Bunun yanı sıra, şartlar uygun olduğunda, özellikle babamın, koleksiyonumuzdaki eserlerden oluşan bir müze kurma projemiz var.
Artık çoğu sektör dijital dünyanın etkisiyle kabuk değiştiriyor. Peki siz kendi sektörünüz için bu etkileşimi nasıl değerlendiriyorsunuz?
Bence her şey evrim geçiriyor; bakış açılarımız, beğenilerimiz, düşüncelerimiz de evrim geçiriyor. Kabuk değiştirmeliyiz ki bir sonraki adıma geçebilelim. Sanayici ve yatırımcı olarak birçok farklı şapkam var. Aynı zamanda da girişimciyim: Kendi ürettiğim ya da başkalarıyla birlikte ürettiğim fikirleri hayata geçiriyorum. Özellikle uzun yıllar boyu otomotiv sektöründe olduğumuz için bu konuda ciddi çalışmalar yürütüyoruz. Tüm dünya teknolojiyi de kullanarak şehirlerin problemlerine çözüm üretmek için çalışıyor. Bunlardan belki de en kritiği ulaşım ve trafik. Akıllı ulaşım teknolojileri, bu probleme çözümleriyle beraber geliyor. Otonom araçlar, elektrikli araçlar, mikromobilite, drone delivery, gerçek zamanlı optimizasyon ve tahminleme sistemleri… Bu teknolojiler, daha doğrusu mega trendler, ulaşımı ve aynı zamanda otomotiv başta olmak üzere birçok sektörü yıkıcı bir şekilde değiştiriyor. Gelen trendleri doğru analiz edebilmek, fırsatları yakalayabilmek ve ilgili akıllı ulaşım sistemlerine yatırım yapabilmek adına, kurumsal risk sermayesi fonumuz F+ Ventures kurduk. F+ Ventures’ı ilk kurduğumuzda hedefimizi “yeni dalgayı yakalamak” olarak belirlemiştik. Bugün yaptığımız yatırımlardan öğrenimlerimizle artık yeni fonumuzda değişim dalgasının öncü oyuncularından biri haline gelmeyi amaçlıyoruz. F+ Ventures ile gelecek teknolojilerini yakından izliyor, yatırım yapıyor ve öğrendiklerimizi geleceği birlikte tasarlamak için kurduğumuz dönüşüm aracımız Fark Labs ile hayata geçiriyoruz.
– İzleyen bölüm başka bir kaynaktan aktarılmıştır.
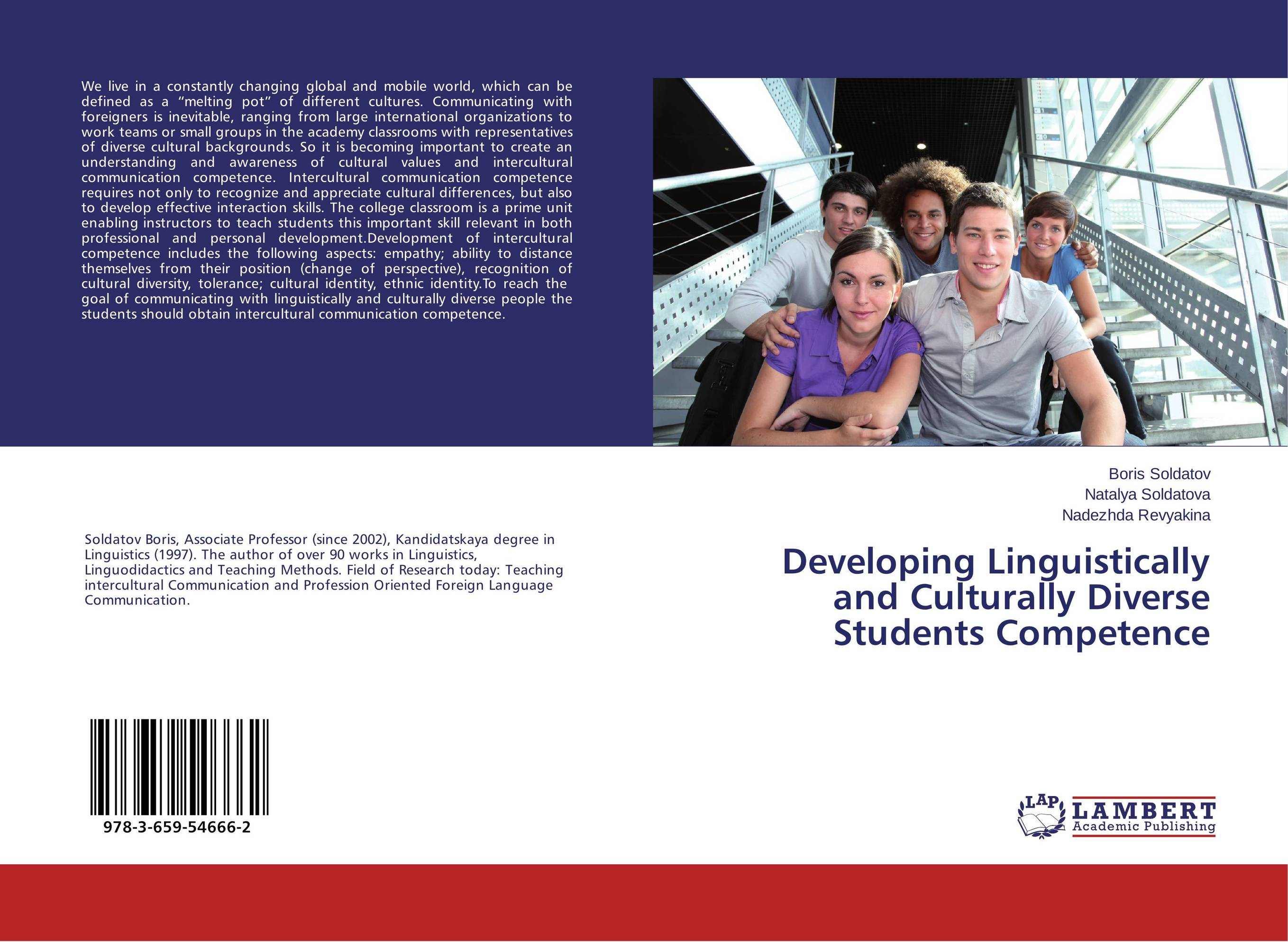 Developing Linguistically and Culturally Diverse Students Competence rethinking multicultaralism – cultural diversity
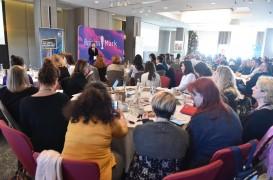 CSR Overview 2019: Responsabilitatea socială vine din interior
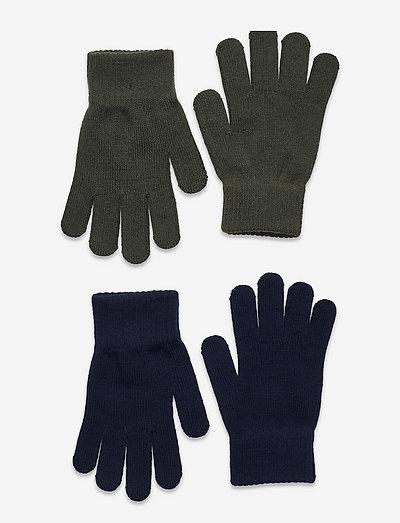 Gloves magic color 2 p - vantar - green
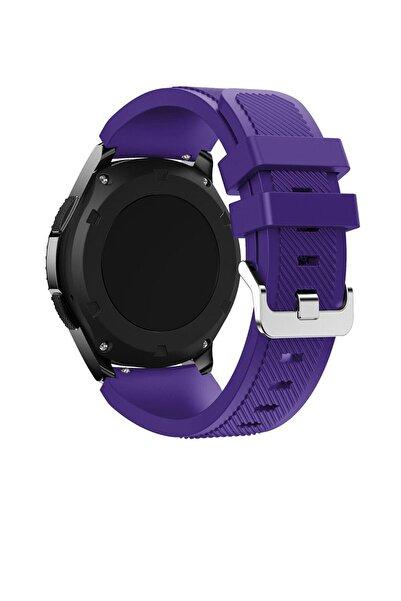 TahTicMer Huawei Watch Gt2 46mm Sport Kordon Silikon Mor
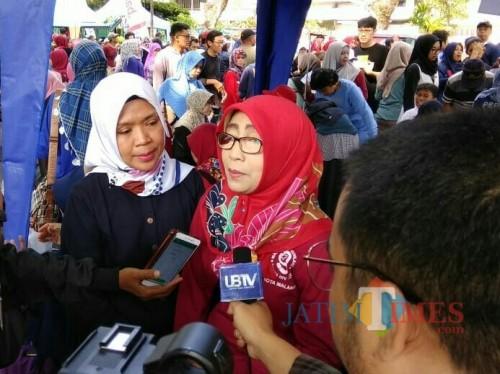 Kepala Dinas Kesehatan Kota Malang Dr dr Asih Tri Rachmi Nuswantari MM (foto: Imarotul Izzah/Malang Times)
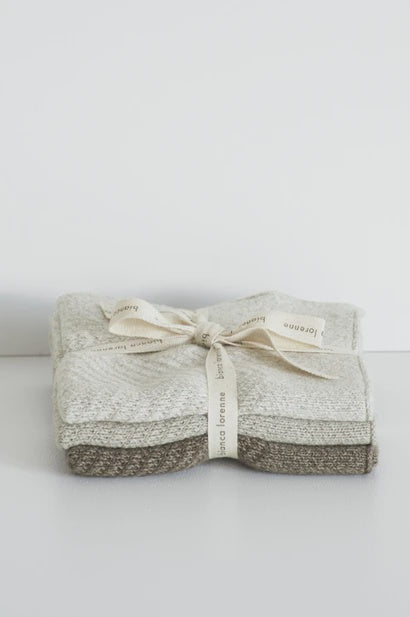 Washcloths Cheval Taupe - Set of 3 - FrenchWillow
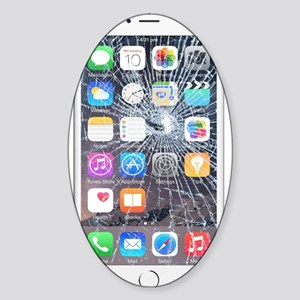 iphone6TouchCaseCracked Sticker (Oval)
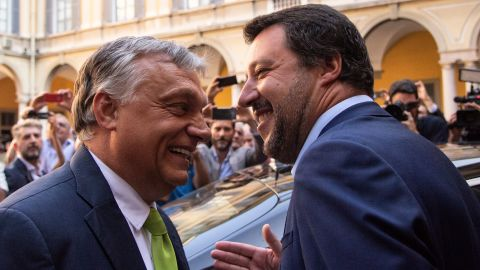 Italy's Interior Minister Matteo Salvini (R) embraces Hungary's Prime Minister Viktor Orban ahead of a meeting in Milan on August 28, 2018. (Photo by MARCO BERTORELLO / AFP)        (Photo credit should read MARCO BERTORELLO/AFP/Getty Images)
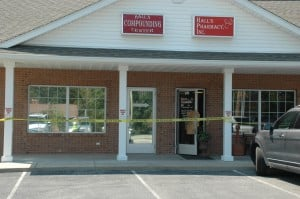 Hall's Pharmacy Robbed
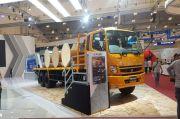 KTB Targetkan Ribuan Pembeli Mitsubishi Fuso Secara Online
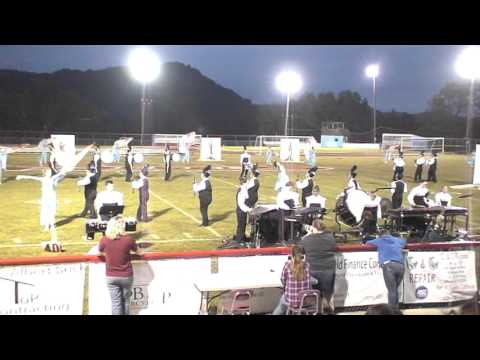 Marion County High School Marching Band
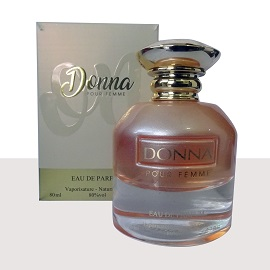 Donna Men's Perfume - 100ml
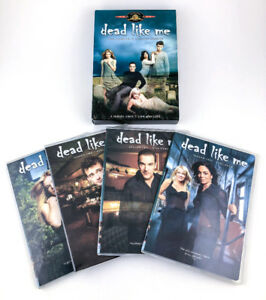 DVD — Dead Like Me, TV series, complete seasons 1 and 2, MINT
En az sanat kadar teknolojiyle de iç içe olduğunuzu söyleyebiliriz. Bu dünyaya dahil olmak ve teknolojinin gücünden faydalanmak neler hissettiriyor?
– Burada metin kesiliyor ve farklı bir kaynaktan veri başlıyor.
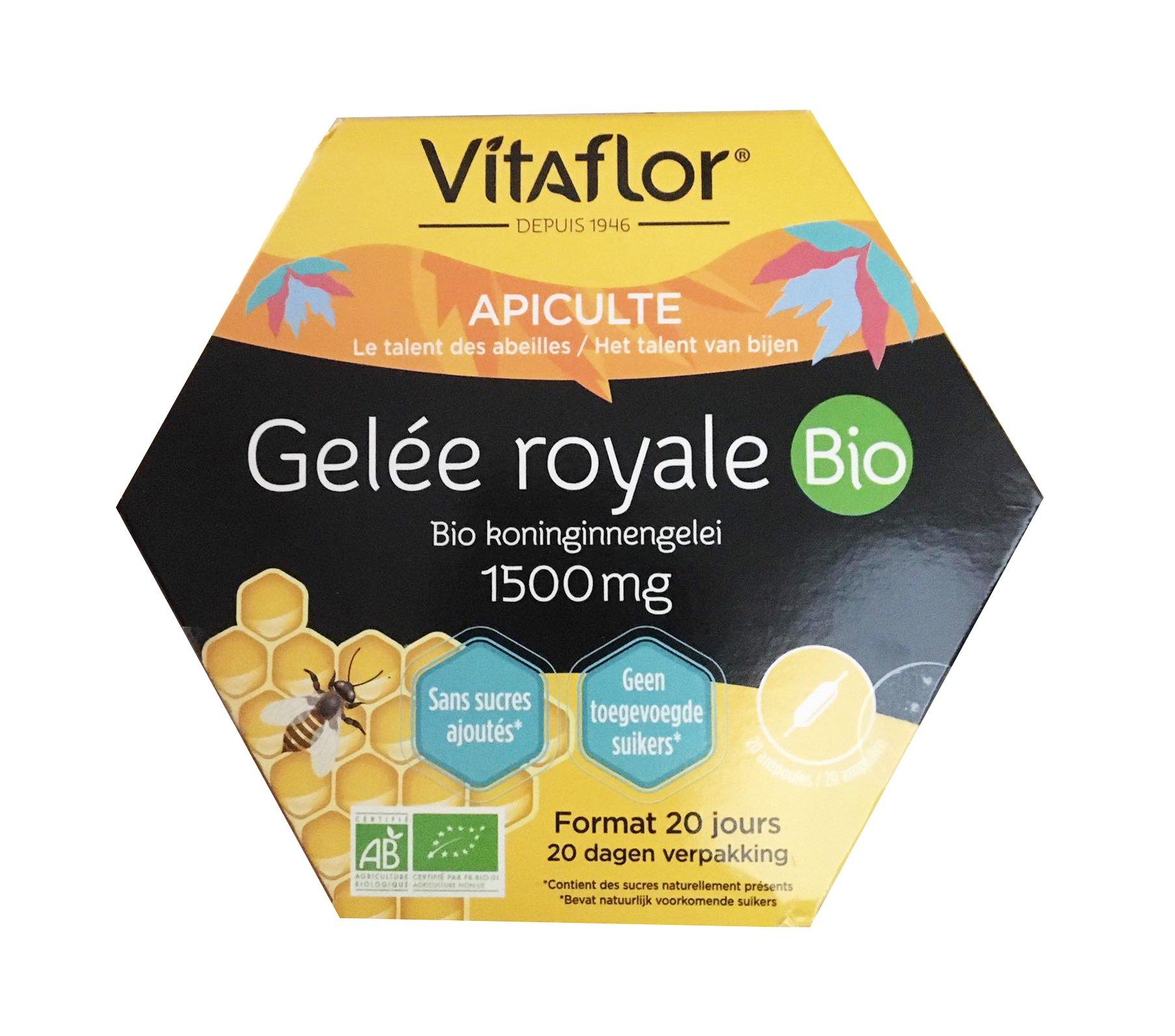 Sữa ong chúa Gelée Royal Vitaflor Bio 1500mg 20 ống của Pháp (mẫu mới)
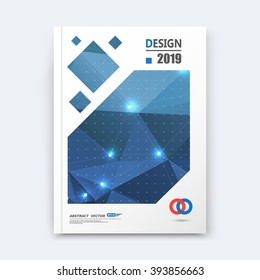 Abstract composition, blue font texture, shiny perforated dots construction, white light points, a4 brochure title sheet, creative figure icon, commercial logo surface, firm banner form, flier fiber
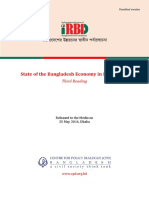 IRBD FY16 Third Reading FINAL Revised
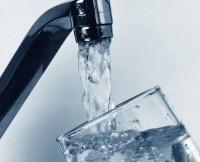Mon osmoseur produit moins d'eau, pourquoi ?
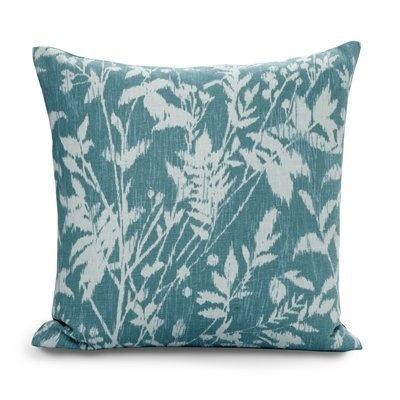 Ikat Floral Pillow Aqua
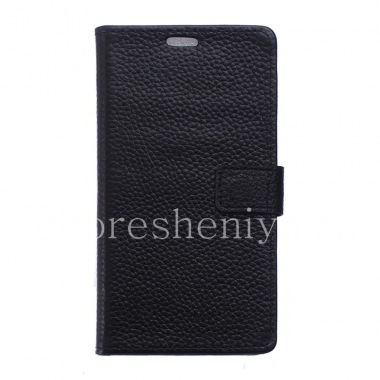 """Buy Leather Case horizontal opening """"Classic"""" for BlackBerry DTEK50"""
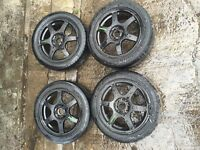 16 inch Subaru alloys and tyres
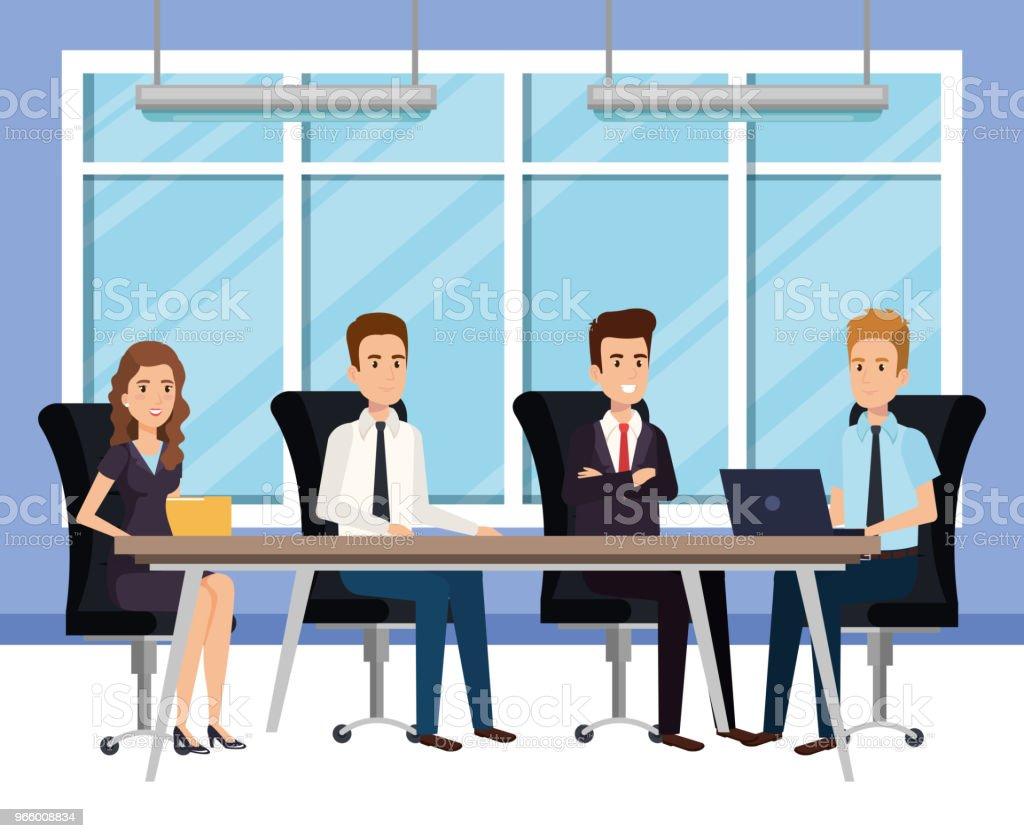 affärsmän i styrelserummet isometrisk avatarer - Royaltyfri Affärskvinna vektorgrafik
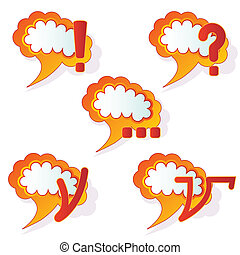 abstract speech bubbles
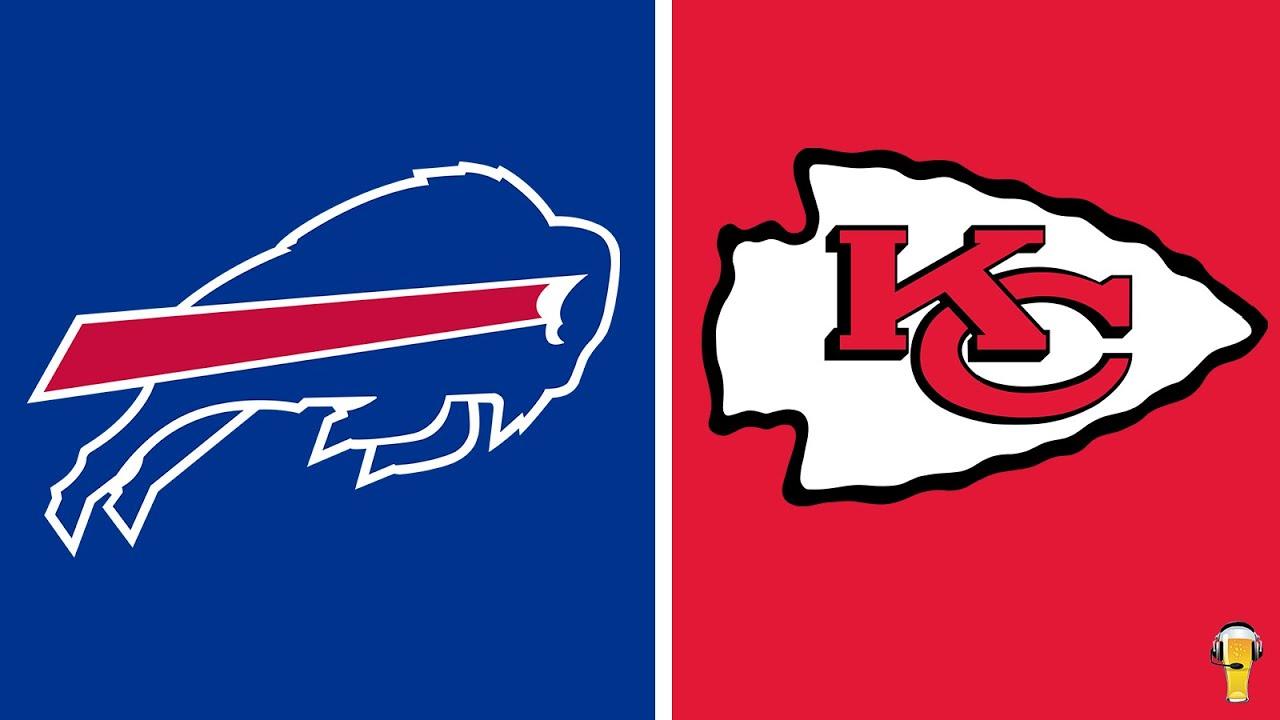 Report card: Bills top Chiefs, 38-20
Zor bir coğrafyada yaşıyoruz. Ben asıl işimi bu zor coğrafyada transformasyon olarak tanımlıyorum. Bu dönüşümü sağlayabilmek içinse en çok ihtiyaç duyduğumuz şey teknoloji. Teknoloji çok hızlı değişiyor ve aynı hızda takip edip hayata geçirebildiğiniz sürece şirketleriniz yeni gelişmelere uyum sağlayabiliyor.
“Kadınların güçlerinin farkında olup buna göre davranmalarını, başarılı olabilmek için ille de erkek gibi davranmaya gerek olmadığını ve kadınların kadın gibi davranarak girişim ekosistemine çok büyük katma değer sağlayabileceklerini düşünüyorum.”